Denis knew better than to ask who Steve Martin was. Not asking the "who" question too often was one of the first things he had learned after meeting Betsy Springer. "What did he want? Mirari wouldn't tell me."
"He wants me to write down everything I know about some obscure sitcom from the fifties. He thinks it's an up-time classic that would be perfect to adapt it into a play. " Her eyes got a faraway look in them. "I think he may even give me writing credit!"
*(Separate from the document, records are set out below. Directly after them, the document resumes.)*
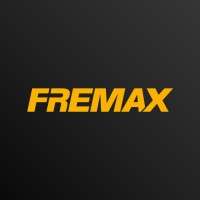 Fremax Brakes logo - Similar company to Juratek Ltd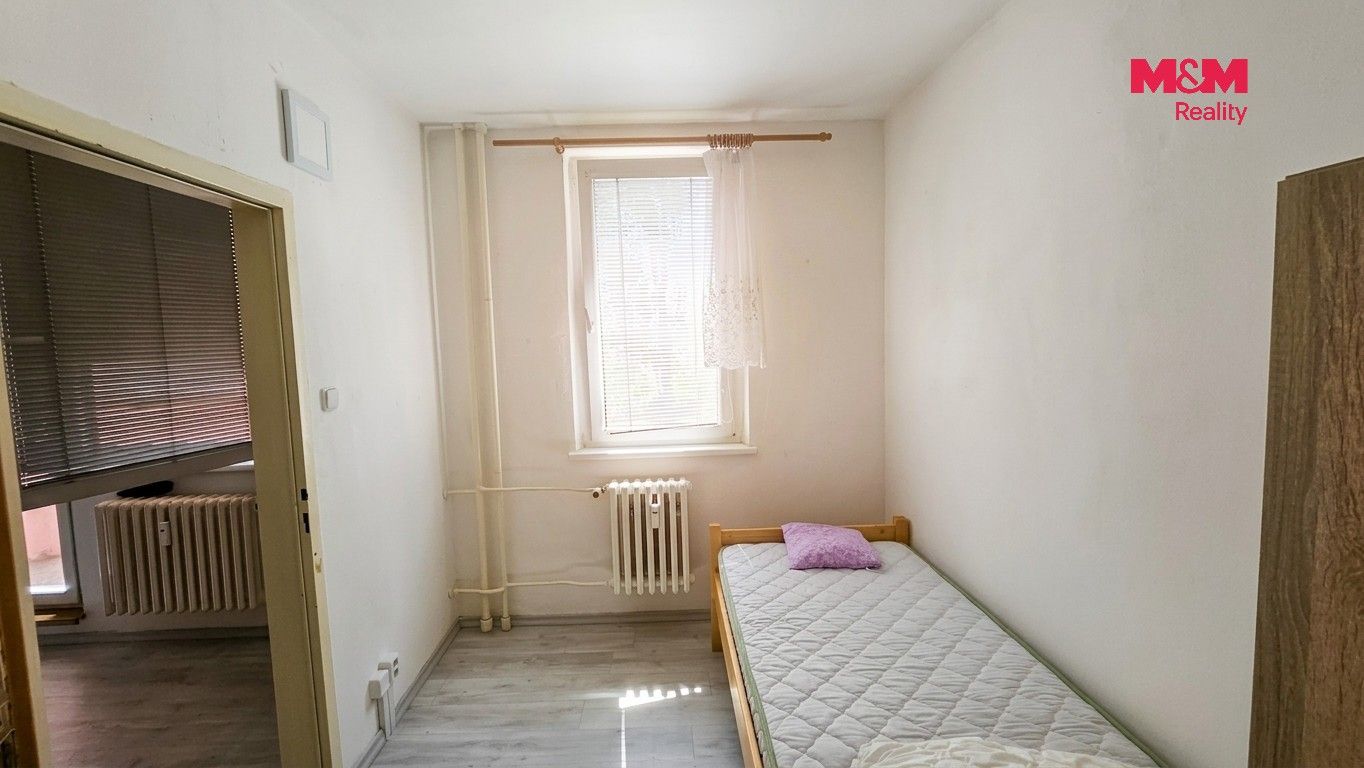 1+1, Družba, Hulín, 27 m² - 2
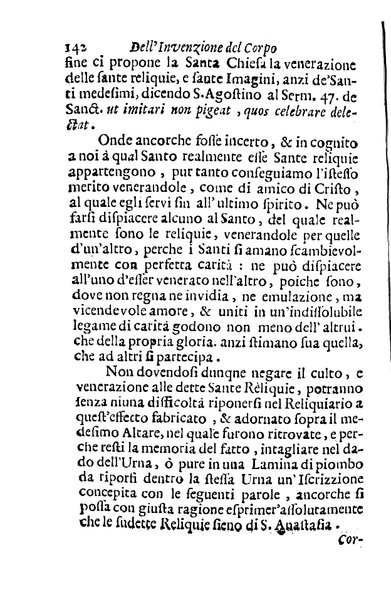 Brevi notizie dell'antico, e moderno stato della chiesa collegiata di S. Anastasia di Roma raccolte, e consacrate all'eminentisimo, ... principe, il signor cardinale Nuno da Cunha de Attayde ... da Filippo Cappello ...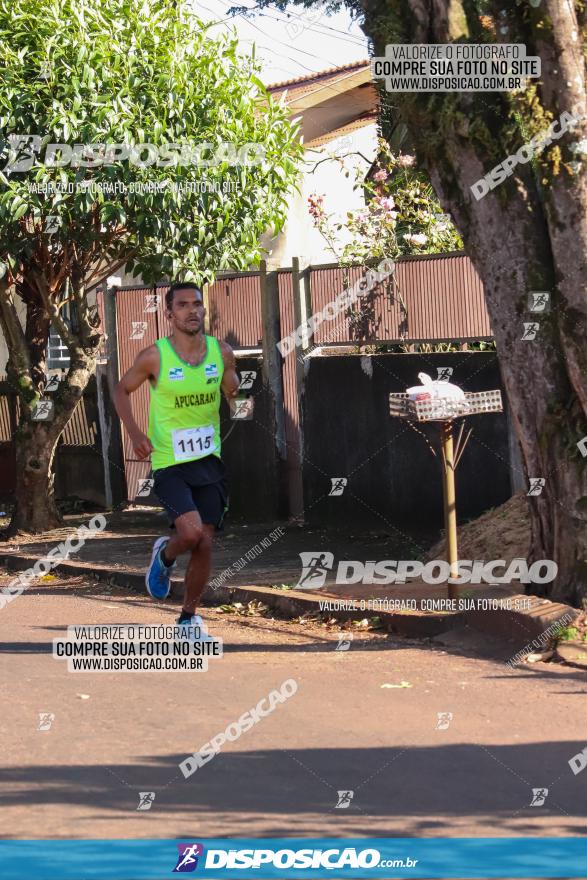 2ª Corrida Solidária 15º BPM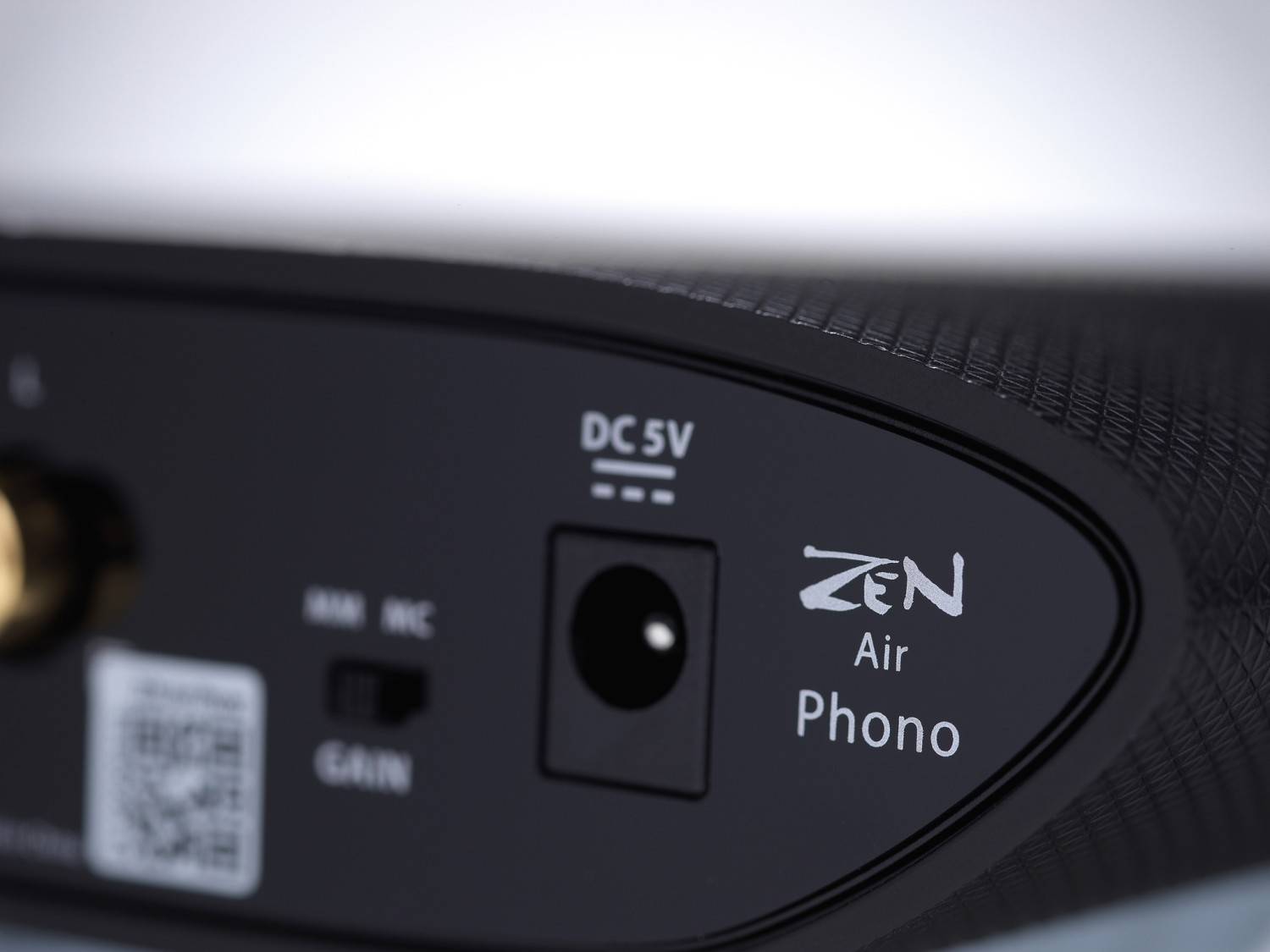 Phono Vorstufen iFi ZEN Air Phono, iFi ZEN Air DAC, iFi ZEN Air Blue, iFi ZEN Air CAN im Test , Bild 12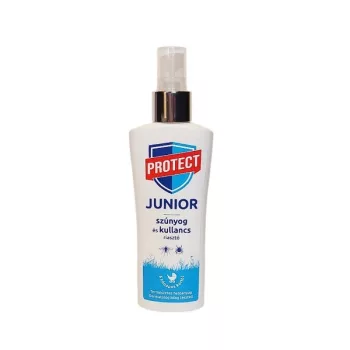 Szúnyog-kullancs riasztó pumpás Junior 0,1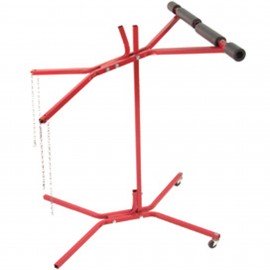 Steck 35800 Bumper Tree, tiltable-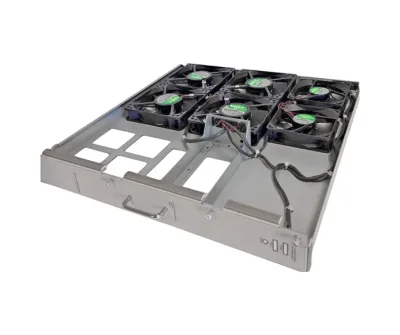 A1809-60026 - HP Fan Tray Chassis for 9000 Server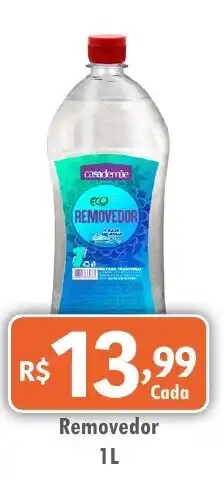 Royal Supermercados Removedor oferta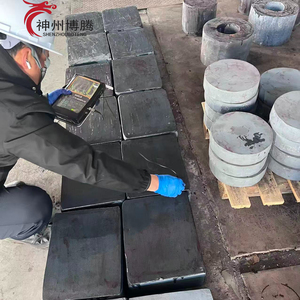 冷間加工用ダイス鋼 超耐摩耗シリーズ バー鋼、プレート鋼 丸鋼 鋼ビレット 工具鋼 - Product Image 4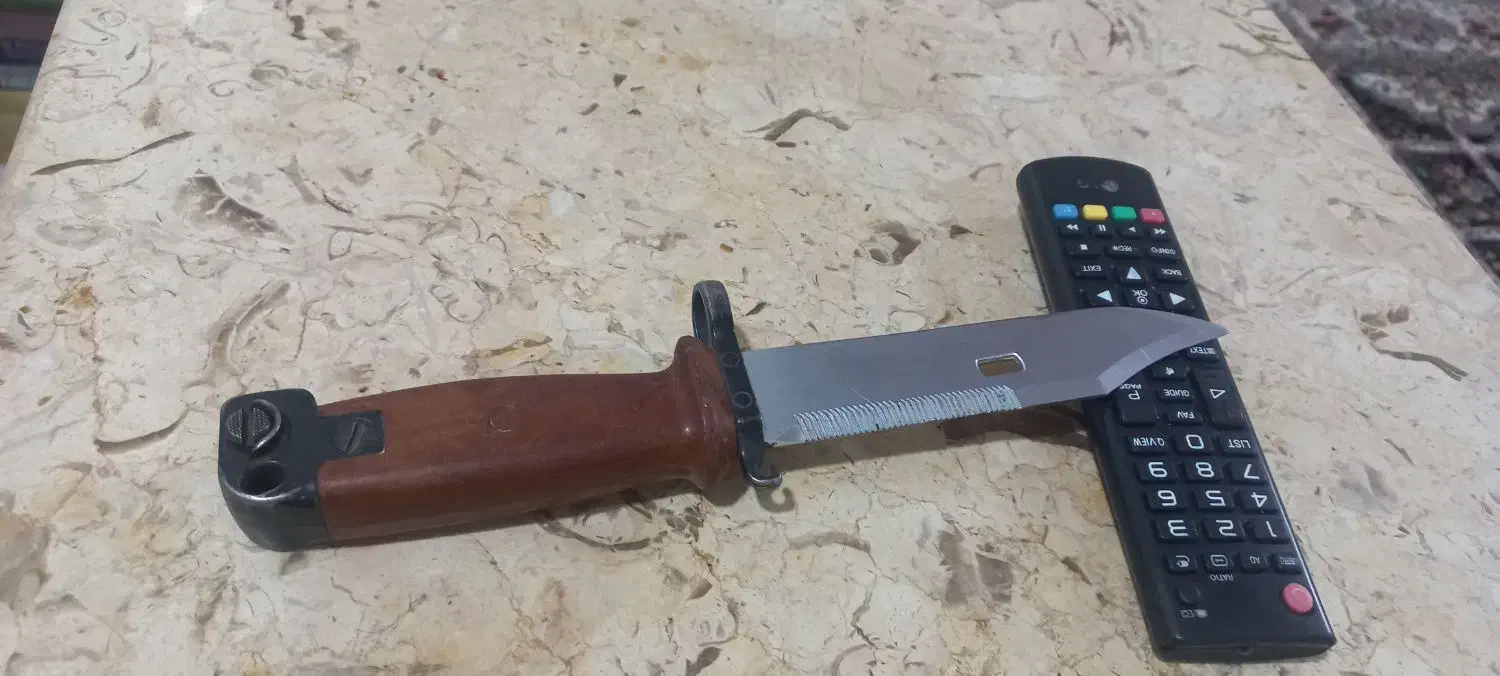 چاقو|کلکسیون و سرگرمی|کرمانشاه, |دیوار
"If you're going to work on this play with him, then that should keep you out of trouble. And out of Albert's notice as well," Denis said. "Will you be hanging around the office for a while?"
She glanced around the room warily. Denis couldn't be sure if she was looking for emergency exits or to see if Albert was lurking in the shadows.
"Why not? Albert knows where I live. I don't want him hanging around there, getting too friendly with my mother." Betsy looked a little sad. "Ever since Dad died, she's been hinting that I should find a good man, settle down and start giving her grandkids. She doesn't need any encouragement from him."
****
Betsy slipped from Denis's mind as he worked on the woodcut. At least until Mirari ran into the workroom.
"Denis, have you seen Betsy?" Mirari looked shaken.
Denis's wave took in the room. "She was working on her notes for Mondemoiseau de Bergerac's play and hiding from Albert, until about a half hour ago. But she decided to get some air."
"Oh dear," Mirari said. "We need to find her, and soon! Mondemoiseau de Bergerac has challenged Albert to a duel!"
"What? Why?"
"Albert must have seen Betsy with us at dinner last night after all and assumed that I was trying to set her up on a date. So he insulted Mondemoiseau de Bergerac's nose."
Denis blanched. "Good Lord! I thought she was exaggerating but I guess Albert is as much an idiot as Betsy said he was!"
Mirari nodded at that. "And Mondemoiseau de Bergerac's cousin has yet to appear. If he were here, he could probably put a stop to all of this foolishness. But now . . ." She trailed off and shook her head. "If we don't get Betsy to intervene, I'm afraid that Mondemoiseau de Bergerac will kill Albert!"